Emollients are extremely flammable. If you or someone you know uses them, extra care must be taken when near heat sources to prevent injury or even death. Follow our safety advice to stay safe when using emollients. 

More than 50 people have died or been seriously injured over the last 10 years after their emollients dried on fabric and caught fire.

A person squeezes an emollient gel out of a yellow tube onto their hands.

Emollients as a fire hazard

Some emollients can leave a flammable residue when they are absorbed into fabrics like bedsheets and clothing. This residue is not removed by washing at any temperature, so even freshly laundered materials can still be a  fire risk when near sources of heat.

Other materials can also become contaminated by those which have residue on them. We strongly advise that these are washed separately so that any other clothing or fabric does not become contaminated.
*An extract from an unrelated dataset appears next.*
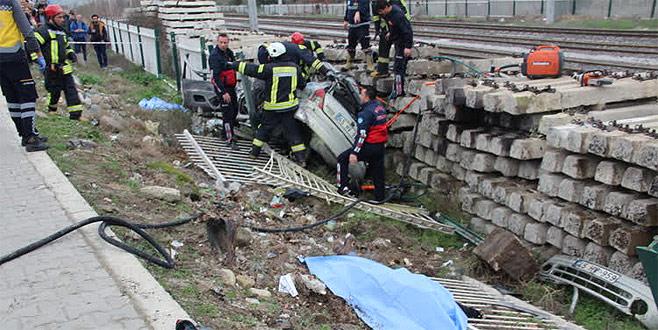 Katliam gibi kaza: 4 ölü, 2 yaralı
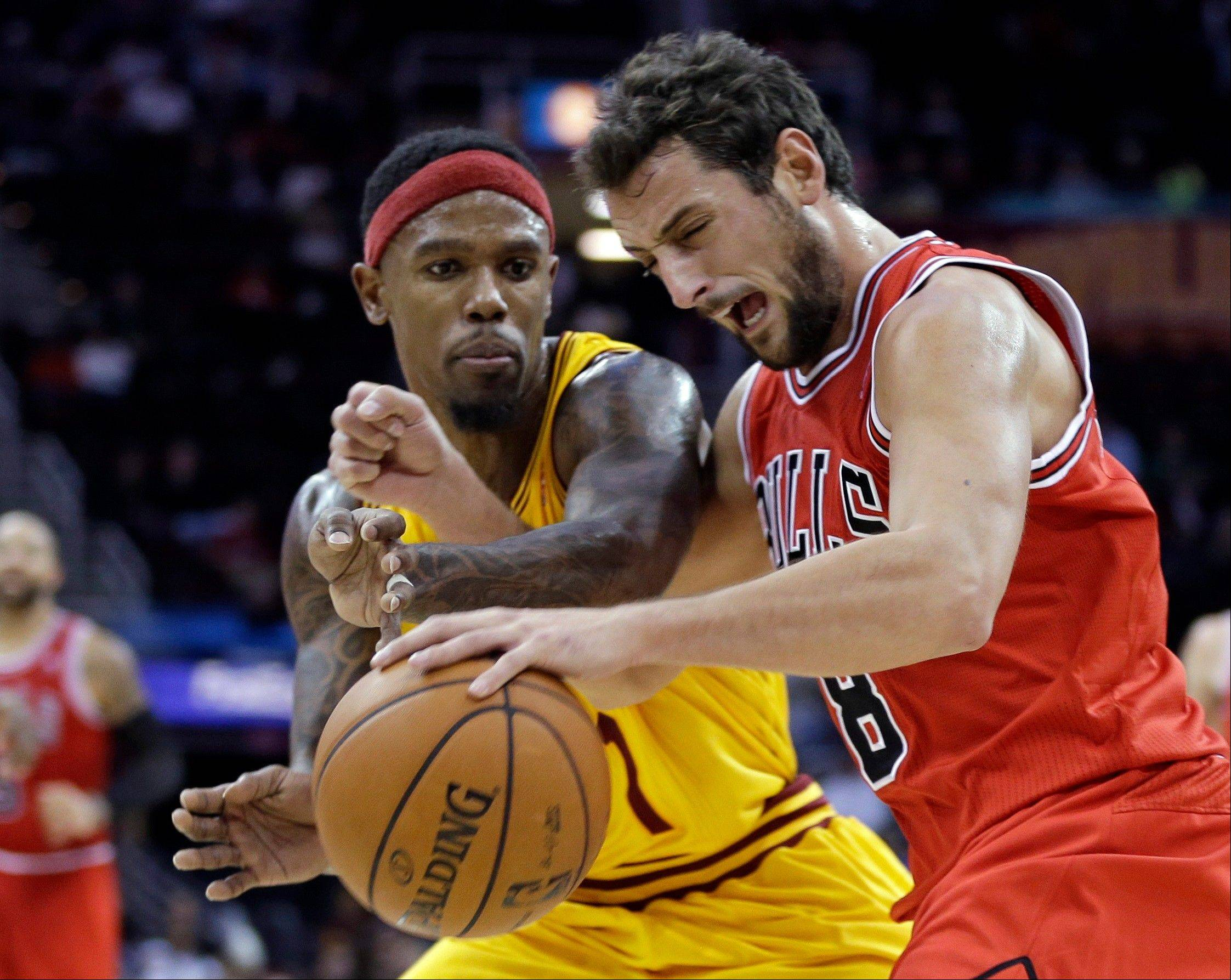 Bulls guard Marco Belinelli, seen here Friday against Cleveland, scored 13 points in Saturday�s loss to New Orleans.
Top safety tips for using emollients

If you or someone else you know uses emollients, please follow and share this advice:

  • Wash contaminated clothing and bedsheets separately from everything else.
  • Don’t smoke.
  • Keep yourself, little ones and vulnerable adults away from open fires or heaters, or candles.
  • Avoid cooking whilst wearing contaminated clothing as being too close to a hob or grill will increase the risk.
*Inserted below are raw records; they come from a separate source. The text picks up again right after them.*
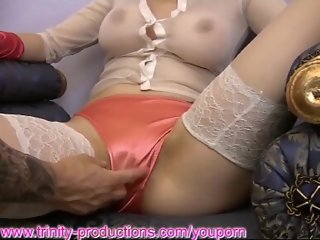 MILF pussy, big tits and ass feelup
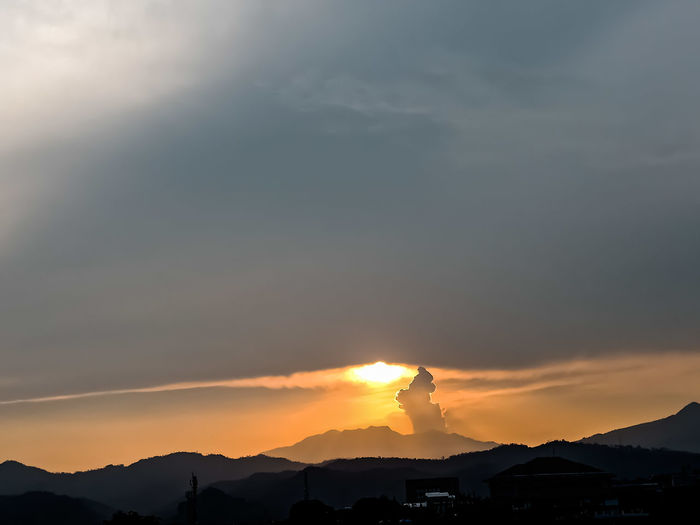 The sunset behind the mountain, the sky and the beautiful clouds shine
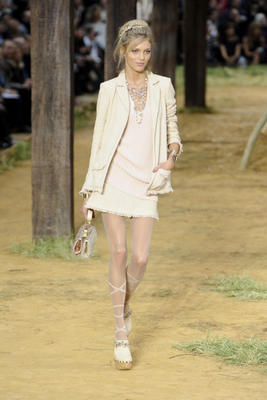 chanel_ss2010_192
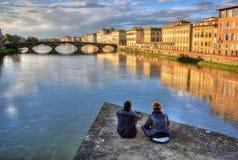 Cieszyć się wieczór na Rzecznym Arno obraz royalty free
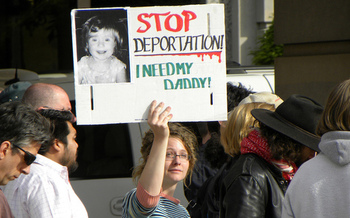 Opponents of HB 1885 say it would tear apart immigrant families. (Fibonacci Blue/flickr.com)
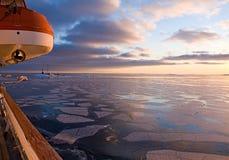 arktisk solnedgång Arkivfoton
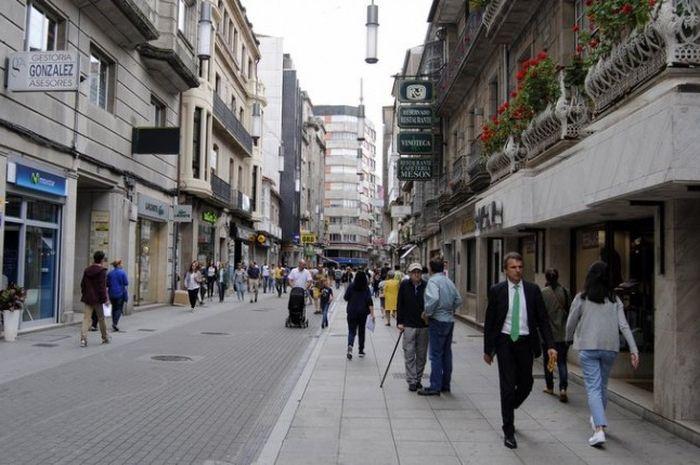 Kota Pontevedra melaranga adanya mobil di daerah tertentu di Kotanya.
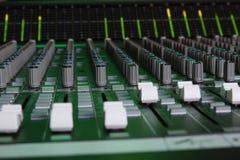 Faders do console do som do grande formato Imagens de Stock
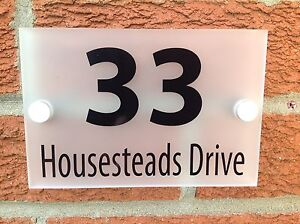 200x150mm HOUSE SIGN / PLAQUE 5MM FROSTED ACRYLIC + ALUMINIUM STAND OFF FITTINGS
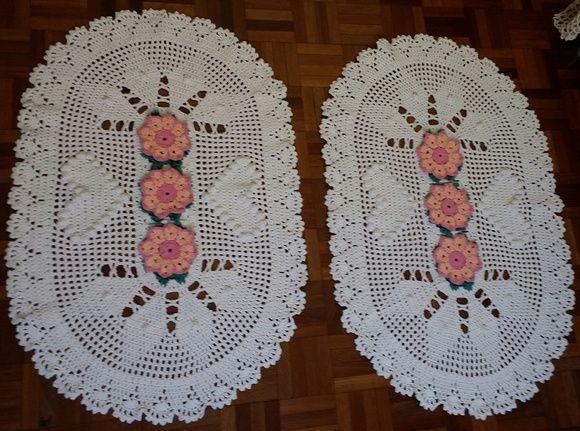 d8af6ed9c7 Tapete oval de Crochê Coração de Pipoca 2 peças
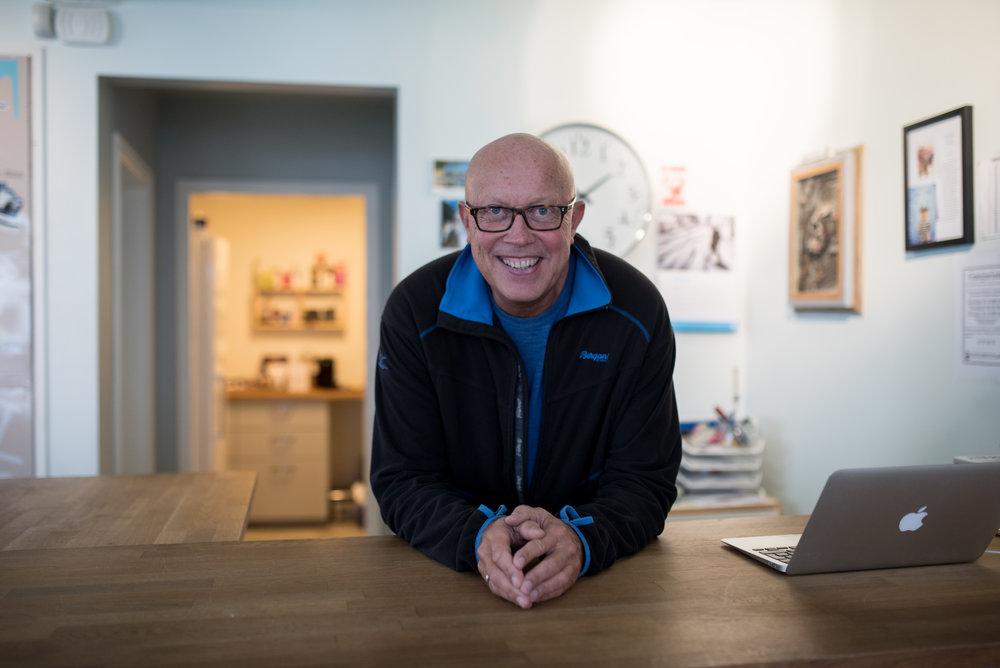 Petter A. Haug har vært frivillig på salgskontoret i Stavanger i fem år.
If you’re a healthcare professional, please make others aware of the fire risks, particularly if they are a smoker.


Uses for emollients

Emollients are used to treat dry skin, sunburn and skin conditions like eczema and psoriasis.

They can come in many different forms: from creams to sprays, ointments and gels. They can be prescribed by doctors and pharmacists, but they can also be bought over the counter and in supermarkets too.

Stop drop and roll

If your clothing catches fire, use the ‘Stop, drop and roll’ method.